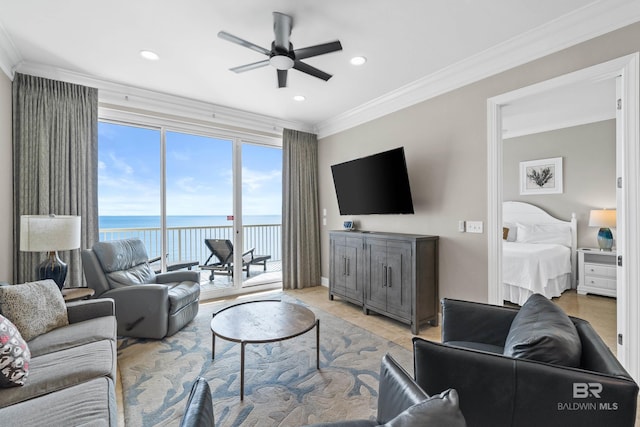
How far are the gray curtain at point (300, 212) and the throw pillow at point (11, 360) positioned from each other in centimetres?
345

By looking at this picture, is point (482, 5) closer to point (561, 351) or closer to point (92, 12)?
point (561, 351)

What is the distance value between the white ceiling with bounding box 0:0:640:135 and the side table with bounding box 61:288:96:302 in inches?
85.0

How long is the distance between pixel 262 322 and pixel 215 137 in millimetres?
3065

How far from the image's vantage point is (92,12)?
2203 millimetres

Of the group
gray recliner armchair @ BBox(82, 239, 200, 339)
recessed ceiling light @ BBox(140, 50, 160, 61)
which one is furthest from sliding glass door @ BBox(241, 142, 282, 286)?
recessed ceiling light @ BBox(140, 50, 160, 61)

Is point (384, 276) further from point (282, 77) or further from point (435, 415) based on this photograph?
point (435, 415)

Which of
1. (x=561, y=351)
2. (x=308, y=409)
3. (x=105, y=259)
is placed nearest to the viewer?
(x=561, y=351)

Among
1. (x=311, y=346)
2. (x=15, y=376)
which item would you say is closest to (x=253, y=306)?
(x=311, y=346)

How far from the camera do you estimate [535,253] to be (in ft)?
12.4

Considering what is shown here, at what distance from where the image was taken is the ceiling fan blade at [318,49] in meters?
2.18

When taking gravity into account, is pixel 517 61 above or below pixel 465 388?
above

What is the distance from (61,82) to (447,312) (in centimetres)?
425

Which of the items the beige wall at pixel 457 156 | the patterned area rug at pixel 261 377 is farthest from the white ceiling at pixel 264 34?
the patterned area rug at pixel 261 377

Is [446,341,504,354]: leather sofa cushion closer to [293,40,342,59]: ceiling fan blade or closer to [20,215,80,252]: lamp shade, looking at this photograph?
[293,40,342,59]: ceiling fan blade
# # #
Mettez en liste numérotée la partie qui commence à la ligne contenant « Is [446,341,504,354]: leather » et se termine à la fin des enregistrements, ces deux limites comprises. Laissez de côté les lignes vides.

1. Is [446,341,504,354]: leather sofa cushion closer to [293,40,342,59]: ceiling fan blade or closer to [20,215,80,252]: lamp shade, looking at this photograph?
2. [293,40,342,59]: ceiling fan blade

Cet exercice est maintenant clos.